The findings of the study reveal that constructivist beliefs about the nature of mathematics and about teaching and learning mathematics are related to higher levels of the hypothesizing competence. This means that, within this sample of future primary teachers, those who view mathematics as an inquiry process in which trying and discovering take place, and the teaching and learning of mathematics as an active and student-centered process, tend to have a higher ability to
discriminate between plausible and not plausible causes for students’ errors. These findings are in line to what has been found by Heinrichs (2015) in her study with prospective secondary teachers.
In addition, specialized knowledge for teaching primary mathematics was also found to be related to higher levels of the competence of hypothesizing about students’ errors. Both a higher number of finished mathematics or mathematics education university courses and better achievements in the Mathematical Knowledge for Teaching questionnaire were related to higher competence levels on hypothesizing causes for errors. This supports the view that dispositions traits such as knowledge and beliefs are relevant for professional competence.

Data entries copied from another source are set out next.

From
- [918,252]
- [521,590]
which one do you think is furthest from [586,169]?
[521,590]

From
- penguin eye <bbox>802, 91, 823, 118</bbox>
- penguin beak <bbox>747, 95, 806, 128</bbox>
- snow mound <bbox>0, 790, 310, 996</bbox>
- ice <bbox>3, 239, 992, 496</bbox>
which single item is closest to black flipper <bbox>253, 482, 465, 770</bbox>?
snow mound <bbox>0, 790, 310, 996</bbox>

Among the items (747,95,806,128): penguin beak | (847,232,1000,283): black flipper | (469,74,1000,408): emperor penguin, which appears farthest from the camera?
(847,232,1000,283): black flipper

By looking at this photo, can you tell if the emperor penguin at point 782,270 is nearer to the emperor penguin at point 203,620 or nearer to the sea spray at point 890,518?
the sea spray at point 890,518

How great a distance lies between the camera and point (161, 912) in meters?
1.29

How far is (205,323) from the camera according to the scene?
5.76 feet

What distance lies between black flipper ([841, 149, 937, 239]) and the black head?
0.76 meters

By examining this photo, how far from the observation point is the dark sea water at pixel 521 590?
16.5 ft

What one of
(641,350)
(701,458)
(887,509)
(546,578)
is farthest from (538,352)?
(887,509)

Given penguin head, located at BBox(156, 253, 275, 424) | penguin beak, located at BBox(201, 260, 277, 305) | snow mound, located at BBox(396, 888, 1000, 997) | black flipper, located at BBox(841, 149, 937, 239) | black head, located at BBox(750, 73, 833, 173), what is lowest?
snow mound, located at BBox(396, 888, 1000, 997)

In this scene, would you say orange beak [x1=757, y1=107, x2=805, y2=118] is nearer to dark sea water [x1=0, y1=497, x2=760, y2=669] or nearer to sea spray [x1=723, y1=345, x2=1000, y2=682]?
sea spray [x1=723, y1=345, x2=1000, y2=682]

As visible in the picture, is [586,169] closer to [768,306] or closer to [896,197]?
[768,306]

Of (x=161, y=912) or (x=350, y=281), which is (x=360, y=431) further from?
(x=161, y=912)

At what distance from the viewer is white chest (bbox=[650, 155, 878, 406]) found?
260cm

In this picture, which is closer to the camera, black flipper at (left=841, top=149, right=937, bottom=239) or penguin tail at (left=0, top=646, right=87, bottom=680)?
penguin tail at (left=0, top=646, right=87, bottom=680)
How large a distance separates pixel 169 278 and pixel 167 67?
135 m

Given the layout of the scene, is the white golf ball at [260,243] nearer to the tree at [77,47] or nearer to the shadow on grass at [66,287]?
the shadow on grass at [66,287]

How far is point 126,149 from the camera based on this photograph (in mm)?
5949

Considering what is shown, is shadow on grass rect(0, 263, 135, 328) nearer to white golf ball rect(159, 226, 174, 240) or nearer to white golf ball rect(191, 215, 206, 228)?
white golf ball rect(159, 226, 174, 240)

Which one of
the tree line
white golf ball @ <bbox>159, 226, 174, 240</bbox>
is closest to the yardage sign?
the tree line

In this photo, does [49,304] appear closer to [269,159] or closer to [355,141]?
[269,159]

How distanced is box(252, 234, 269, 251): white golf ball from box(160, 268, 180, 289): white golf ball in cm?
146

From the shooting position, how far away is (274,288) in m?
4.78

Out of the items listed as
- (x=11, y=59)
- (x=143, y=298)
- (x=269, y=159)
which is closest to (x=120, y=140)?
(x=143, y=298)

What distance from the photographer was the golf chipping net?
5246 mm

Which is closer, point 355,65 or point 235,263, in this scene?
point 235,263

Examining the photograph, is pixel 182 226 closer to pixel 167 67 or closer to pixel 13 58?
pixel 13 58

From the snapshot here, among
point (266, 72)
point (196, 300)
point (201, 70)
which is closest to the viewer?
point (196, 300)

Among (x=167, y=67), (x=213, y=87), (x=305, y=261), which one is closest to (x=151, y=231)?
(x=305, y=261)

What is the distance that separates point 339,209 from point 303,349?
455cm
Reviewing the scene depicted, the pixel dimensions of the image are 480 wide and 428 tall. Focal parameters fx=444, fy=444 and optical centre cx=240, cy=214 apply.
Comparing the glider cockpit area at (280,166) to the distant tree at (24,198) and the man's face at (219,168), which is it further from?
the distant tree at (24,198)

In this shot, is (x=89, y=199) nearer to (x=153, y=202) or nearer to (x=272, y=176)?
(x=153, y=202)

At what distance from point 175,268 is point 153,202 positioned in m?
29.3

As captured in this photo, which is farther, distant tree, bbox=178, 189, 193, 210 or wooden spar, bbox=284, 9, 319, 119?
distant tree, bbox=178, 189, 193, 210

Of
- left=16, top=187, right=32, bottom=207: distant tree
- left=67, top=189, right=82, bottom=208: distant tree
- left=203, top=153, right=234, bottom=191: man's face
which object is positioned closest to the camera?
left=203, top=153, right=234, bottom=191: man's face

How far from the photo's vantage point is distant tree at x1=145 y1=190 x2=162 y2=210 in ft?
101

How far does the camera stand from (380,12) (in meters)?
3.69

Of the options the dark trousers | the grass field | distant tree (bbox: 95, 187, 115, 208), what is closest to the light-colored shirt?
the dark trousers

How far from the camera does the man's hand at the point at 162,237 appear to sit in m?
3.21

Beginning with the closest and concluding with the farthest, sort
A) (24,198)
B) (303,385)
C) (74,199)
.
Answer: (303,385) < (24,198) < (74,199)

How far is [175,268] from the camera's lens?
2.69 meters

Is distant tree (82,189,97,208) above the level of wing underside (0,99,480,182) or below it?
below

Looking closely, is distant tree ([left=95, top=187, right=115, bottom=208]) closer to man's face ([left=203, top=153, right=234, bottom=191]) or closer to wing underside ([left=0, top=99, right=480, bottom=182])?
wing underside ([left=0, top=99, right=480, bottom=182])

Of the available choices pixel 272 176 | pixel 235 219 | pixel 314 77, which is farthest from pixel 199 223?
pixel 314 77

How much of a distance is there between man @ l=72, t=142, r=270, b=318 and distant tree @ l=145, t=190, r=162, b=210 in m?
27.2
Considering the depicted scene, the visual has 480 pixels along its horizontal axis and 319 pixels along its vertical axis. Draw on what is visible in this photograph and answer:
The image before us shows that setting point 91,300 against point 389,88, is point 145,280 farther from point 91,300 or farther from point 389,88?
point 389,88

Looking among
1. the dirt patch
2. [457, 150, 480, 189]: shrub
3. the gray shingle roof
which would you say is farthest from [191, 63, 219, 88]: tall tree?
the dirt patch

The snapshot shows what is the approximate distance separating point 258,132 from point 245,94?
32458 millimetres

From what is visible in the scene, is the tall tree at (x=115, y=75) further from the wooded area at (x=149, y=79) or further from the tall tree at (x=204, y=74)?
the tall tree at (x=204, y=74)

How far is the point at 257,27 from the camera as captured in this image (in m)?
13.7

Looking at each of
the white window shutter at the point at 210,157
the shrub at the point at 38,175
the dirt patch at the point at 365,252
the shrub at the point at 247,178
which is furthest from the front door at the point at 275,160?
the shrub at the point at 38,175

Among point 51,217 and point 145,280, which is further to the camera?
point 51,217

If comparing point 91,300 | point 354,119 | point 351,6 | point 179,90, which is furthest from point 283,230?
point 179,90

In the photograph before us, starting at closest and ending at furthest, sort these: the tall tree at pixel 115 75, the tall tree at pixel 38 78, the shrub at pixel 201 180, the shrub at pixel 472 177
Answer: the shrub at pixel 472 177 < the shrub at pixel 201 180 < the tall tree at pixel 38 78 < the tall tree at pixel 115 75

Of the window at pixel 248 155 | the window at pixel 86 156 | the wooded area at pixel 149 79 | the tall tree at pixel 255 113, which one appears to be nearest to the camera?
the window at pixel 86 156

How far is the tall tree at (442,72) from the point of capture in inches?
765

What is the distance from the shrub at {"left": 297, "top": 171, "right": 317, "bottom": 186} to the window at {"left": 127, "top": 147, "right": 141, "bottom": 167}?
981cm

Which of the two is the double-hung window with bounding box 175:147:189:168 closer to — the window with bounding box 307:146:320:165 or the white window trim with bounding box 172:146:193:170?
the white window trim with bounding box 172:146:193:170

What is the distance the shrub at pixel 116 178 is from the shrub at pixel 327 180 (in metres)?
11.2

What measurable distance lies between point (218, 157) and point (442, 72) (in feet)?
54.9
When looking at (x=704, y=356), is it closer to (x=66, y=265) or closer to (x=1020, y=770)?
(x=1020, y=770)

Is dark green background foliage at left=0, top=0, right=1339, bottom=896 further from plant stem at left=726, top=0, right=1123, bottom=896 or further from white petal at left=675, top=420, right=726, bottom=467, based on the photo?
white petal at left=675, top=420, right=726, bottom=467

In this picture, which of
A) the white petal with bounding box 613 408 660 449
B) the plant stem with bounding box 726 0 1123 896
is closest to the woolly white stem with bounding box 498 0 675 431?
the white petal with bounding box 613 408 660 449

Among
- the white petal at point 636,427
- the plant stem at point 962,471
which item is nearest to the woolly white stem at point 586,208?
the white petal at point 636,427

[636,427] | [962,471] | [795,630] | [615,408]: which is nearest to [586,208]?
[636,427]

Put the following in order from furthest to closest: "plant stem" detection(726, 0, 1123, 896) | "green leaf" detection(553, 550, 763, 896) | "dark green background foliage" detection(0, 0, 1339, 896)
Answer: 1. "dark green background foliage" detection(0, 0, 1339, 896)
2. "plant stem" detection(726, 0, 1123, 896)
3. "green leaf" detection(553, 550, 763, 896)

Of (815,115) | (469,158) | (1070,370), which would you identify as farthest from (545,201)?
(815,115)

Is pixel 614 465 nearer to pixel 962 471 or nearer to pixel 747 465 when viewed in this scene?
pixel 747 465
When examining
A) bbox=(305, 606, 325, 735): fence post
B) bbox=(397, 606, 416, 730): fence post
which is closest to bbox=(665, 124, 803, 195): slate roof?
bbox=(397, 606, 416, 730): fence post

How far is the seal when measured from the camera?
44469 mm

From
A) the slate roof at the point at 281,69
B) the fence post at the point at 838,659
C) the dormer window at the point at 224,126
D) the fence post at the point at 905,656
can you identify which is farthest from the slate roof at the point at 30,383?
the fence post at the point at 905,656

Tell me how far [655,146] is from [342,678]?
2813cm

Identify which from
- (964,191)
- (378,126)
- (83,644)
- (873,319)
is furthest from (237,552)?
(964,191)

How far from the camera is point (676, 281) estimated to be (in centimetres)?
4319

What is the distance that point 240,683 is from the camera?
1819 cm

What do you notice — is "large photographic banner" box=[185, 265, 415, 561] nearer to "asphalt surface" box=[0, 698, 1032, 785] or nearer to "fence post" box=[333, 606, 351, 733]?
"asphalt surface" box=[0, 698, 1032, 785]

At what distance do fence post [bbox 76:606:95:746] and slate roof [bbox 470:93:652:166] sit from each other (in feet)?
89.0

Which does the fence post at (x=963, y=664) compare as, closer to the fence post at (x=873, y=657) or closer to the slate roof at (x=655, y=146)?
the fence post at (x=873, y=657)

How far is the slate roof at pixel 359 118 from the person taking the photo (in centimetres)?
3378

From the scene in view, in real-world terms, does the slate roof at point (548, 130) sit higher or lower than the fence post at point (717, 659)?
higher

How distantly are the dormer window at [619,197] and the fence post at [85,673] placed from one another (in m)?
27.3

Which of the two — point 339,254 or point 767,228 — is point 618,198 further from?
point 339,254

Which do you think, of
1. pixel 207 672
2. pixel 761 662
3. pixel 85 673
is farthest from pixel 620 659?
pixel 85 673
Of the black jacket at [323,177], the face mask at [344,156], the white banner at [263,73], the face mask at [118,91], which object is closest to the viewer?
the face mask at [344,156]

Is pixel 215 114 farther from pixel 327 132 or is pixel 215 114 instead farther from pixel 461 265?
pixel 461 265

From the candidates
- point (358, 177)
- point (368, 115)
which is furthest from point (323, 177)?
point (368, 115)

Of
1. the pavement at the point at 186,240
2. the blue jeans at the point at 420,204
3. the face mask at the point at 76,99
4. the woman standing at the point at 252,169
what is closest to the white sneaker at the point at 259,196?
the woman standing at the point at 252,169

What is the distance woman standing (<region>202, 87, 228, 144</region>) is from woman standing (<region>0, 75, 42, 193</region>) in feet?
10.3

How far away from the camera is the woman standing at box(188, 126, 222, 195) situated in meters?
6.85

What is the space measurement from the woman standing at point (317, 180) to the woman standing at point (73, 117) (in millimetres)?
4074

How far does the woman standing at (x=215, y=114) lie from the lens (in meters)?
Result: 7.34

Besides professional knowledge and constructivist beliefs, practical knowledge was also found to correlate with future primary teachers’ competence of hypothesizing. It can be argued that targeted experiences displayed higher effects than general experiences. For instance, the number of school practices future teachers have participated in, revealed a significant but small effect correlation whereas teaching in primary classrooms exhibited a medium-size effect. Similarly, no significant difference was found between the groups with and without private tutoring experiences to children of any age but such a difference was found between groups with and without private tutoring experience particularly to primary-school students. This suggests that practical experiences make a significant difference when they are targeted to the same age group they will be teaching.
Concerning the impact of the university course, findings show that future primary teachers’
competence of hypothesizing about students’ errors can, in fact, be fostered within teacher education. However, as the intervention was quite time-limited and rather short its effects on the participating future teachers was apparently restricted. Taking these results together, an encouraging challenge is posed to teacher educators, as complex opportunities to learn need to be provided, in which practical experiences, beliefs and specialized knowledge are considered and interrelated.